The wide-area contact electrode spreads out
the current, making a low current density, so
that the tissue is heated rather than cut.

In one method, a ball-tipped electrode is
put in momentary contact with the tissue
and withdrawn.
• Contact is repeated as deemed necessary.
• A scrubbing motion should never be used,
according to some surgeons.
• A light tapping motion is recommended.

Coagulation may also be achieved with a
bipolar electrode so the therapist can
control the tissue destruction.
• In
this case, the currents are confined to a
small region defined by the two electrodes at
the tip of the surgical pencil.
• A large-area return electrode is not needed.

This method is effective in confined
areas, such as in the brain, where stray
currents could cause serious injury to
nerves or vessels.
• Because the currents can be greatly confined,
low power levels are effective.
• Also, the confinement of the currents makes this
electrode effective in coagulating bleeders in fluids
such as blood.

It is effective in producing hemostasis
arid sealing off bleeders in soft tissues.

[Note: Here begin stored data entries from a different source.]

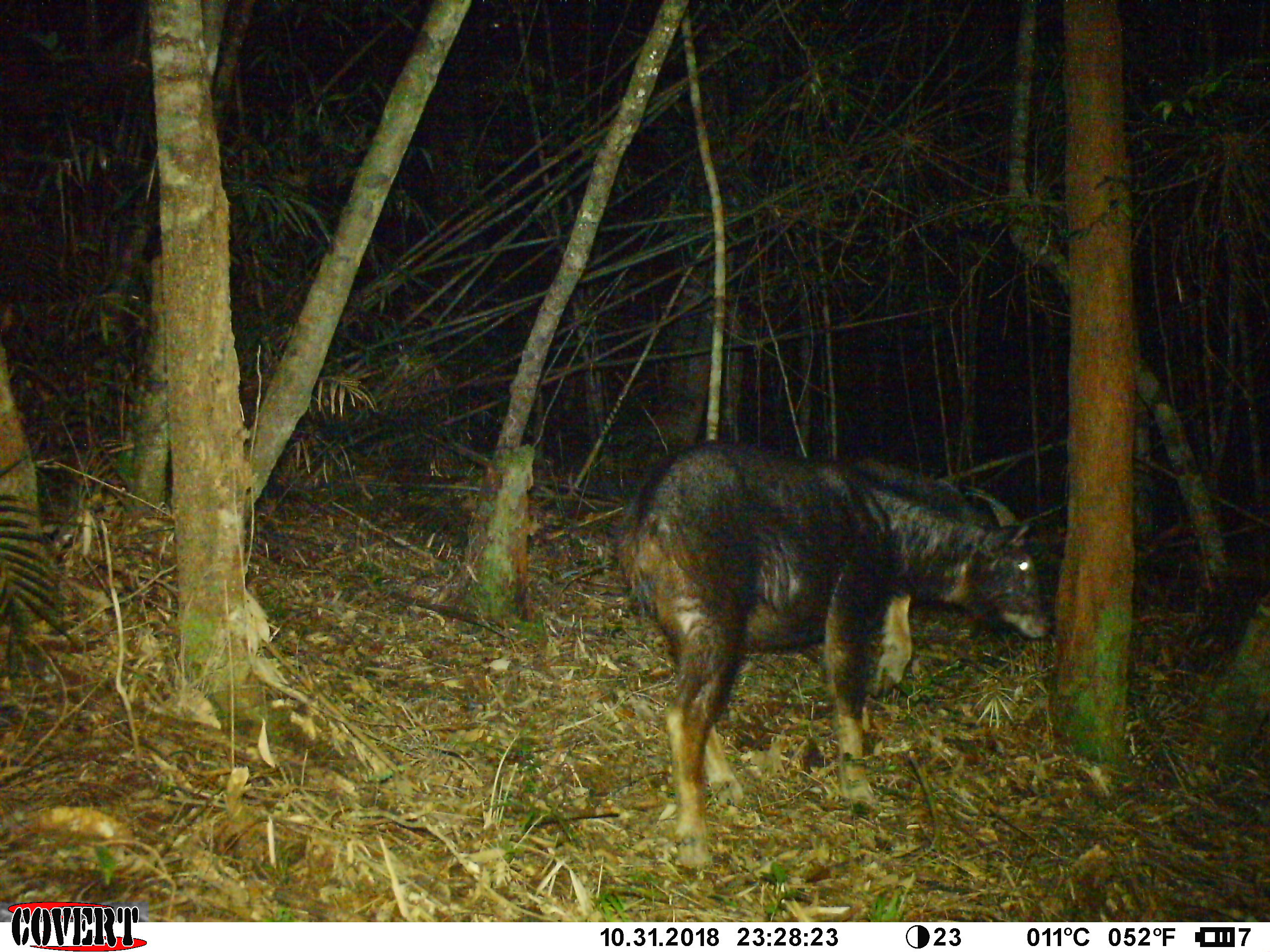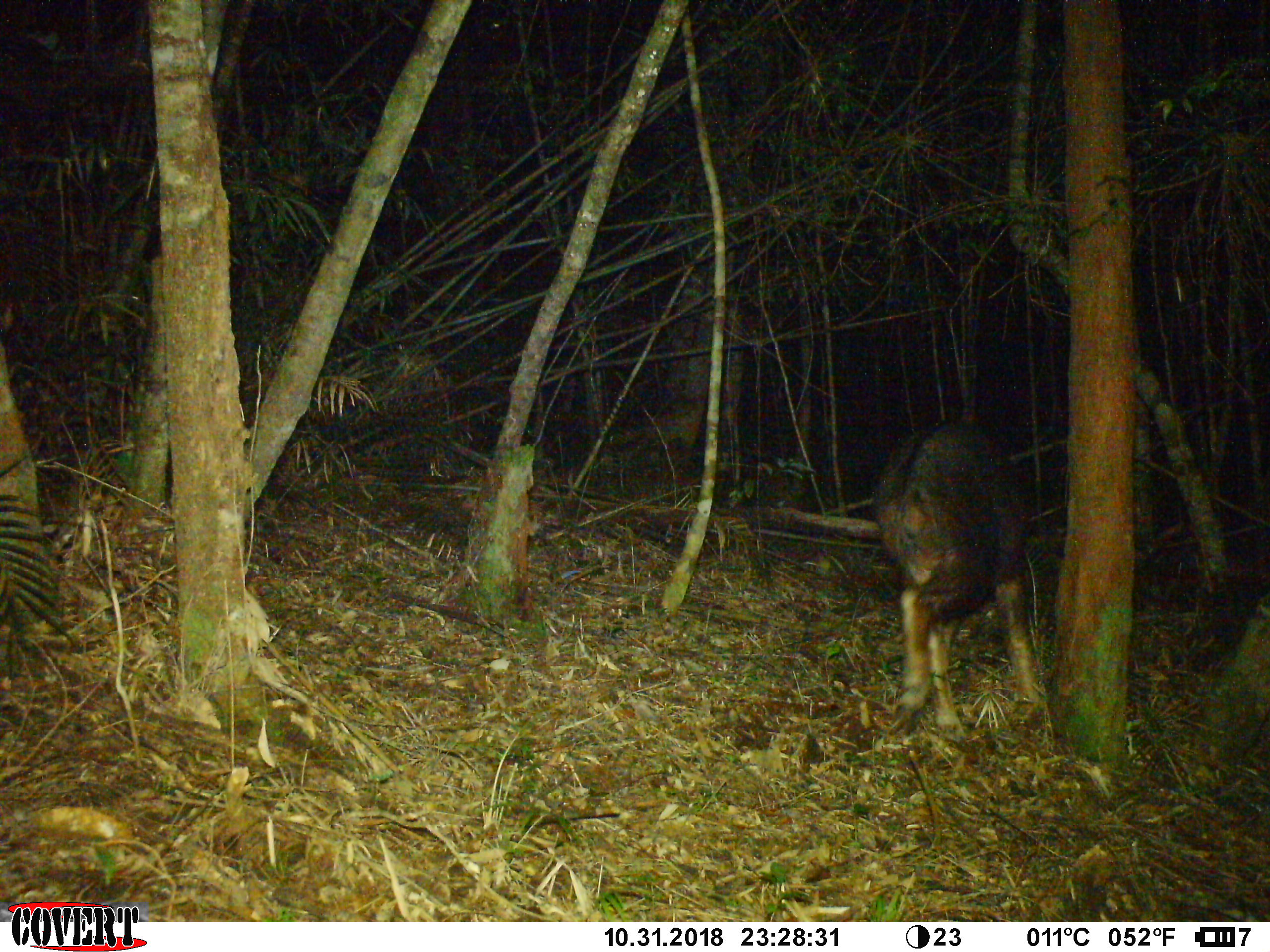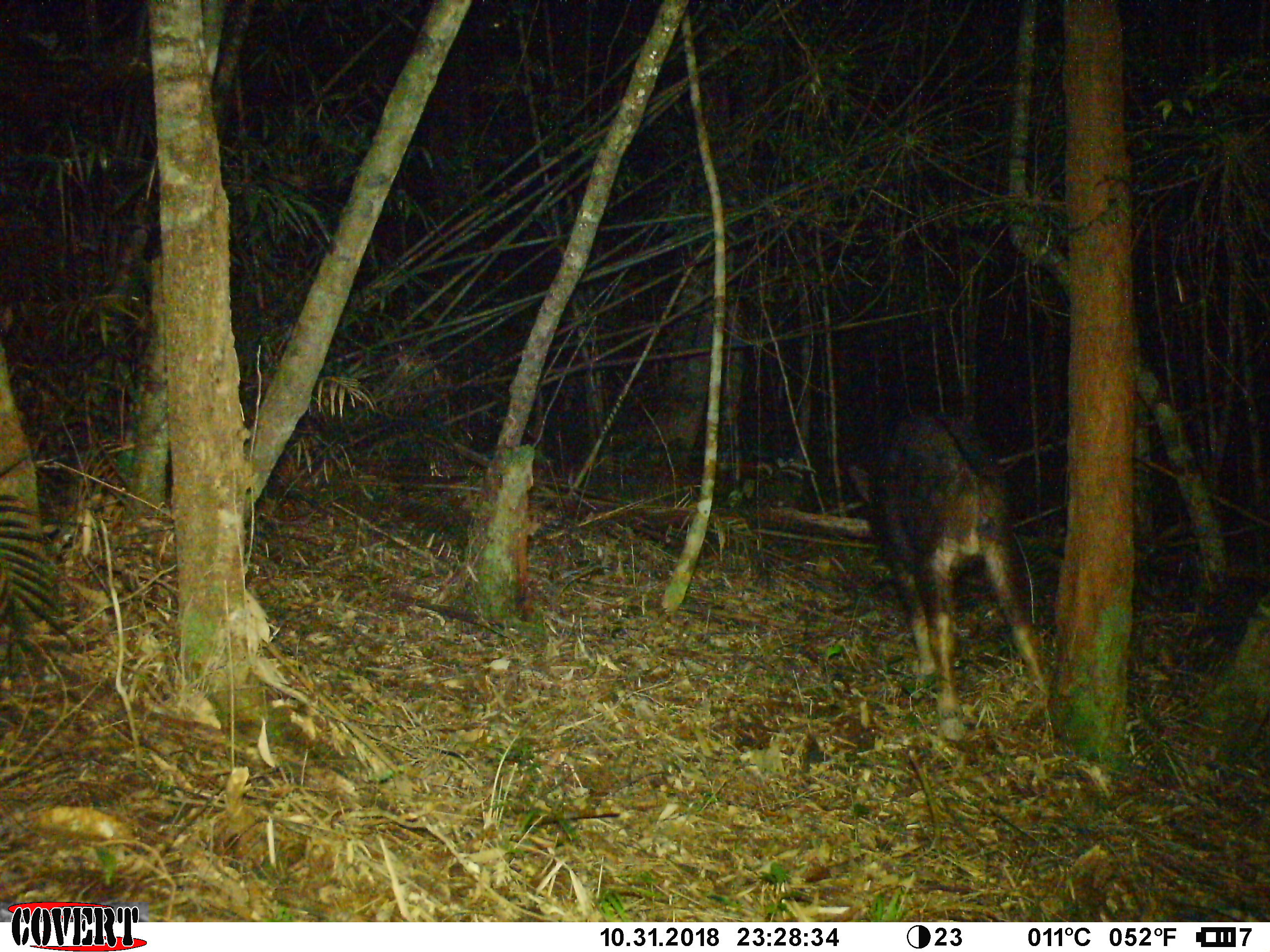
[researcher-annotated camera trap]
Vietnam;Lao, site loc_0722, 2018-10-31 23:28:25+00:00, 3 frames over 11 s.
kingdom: Animalia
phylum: Chordata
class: Mammalia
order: Artiodactyla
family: Bovidae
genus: Capricornis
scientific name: Capricornis sumatraensis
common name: chinese serow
Chinese serow (Capricornis sumatraensis). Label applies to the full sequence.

• It is used to destroy inoperable cancer
masses.

Electrocoagulation can cause delayed
bleeding if vessels are damaged.
•
Coagulation is complete when discoloration
appears at the treatment site.
• A popping sound is often heard when the vessel
coagulates.
• The current should be stopped as soon as
coagulation occurs to prevent excessive thermal
damage to the tissue.
Electrodesiccation

Deeply penetrating tissue dehydration
can be done with Oudin currents
(currents produced by a high-voltage coil
that does not require a return electrode).
• This can be safely used to remove many
types of superficial lesions in cutaneous
surgery.
• A dehydrating current is applied to a motionless
electrode penetrating the tissue to be desiccated.
• This may be used either with or without a large area
patient return electrode, depending on the machine
used.

Heat radiates from the electrode into the
tissue, dehydrating it.
• It is very difficult for the operator to control the
tissue destruction extending beneath the
tissue.
• Only long experience with particular cases can
enable the surgeon to predict the effects.

This method is particularly dangerous
near major vessels, which could
hemorrhage from thermal damage, or
near important nerves, which could be
destroyed by the heat.

The hazards associated with this mode are
also illustrated by the case in dentistry:
• There it is unsuited except in a few clinical uses.
• It is especially dangerous to the gingival mucosa
(gums).
• It is justified in emergency hemorrhaging in dire
cases where local tissue destruction is preferable to
severe injury to the patient.
Fulguration

The current is applied by permitting a
spark gap by holding the electrode
above the tissue.
• If an Oudin coil is used, a patient return
electrode may not be necessary.
• The spark is moved in a rotary direction.

A leather mass, called eschar, is formed,
or the tissue becomes charred and
carbonized.
• Appreciable destruction of adjacent and
subadjacent tissue need not occur.

Fulguration is useful in destroying
orifices of fistulae, papilomatous tissue,
or fragments of necrotic or cystic tissue
wedged between the teeth.
• It is also useful in controlling bleeding.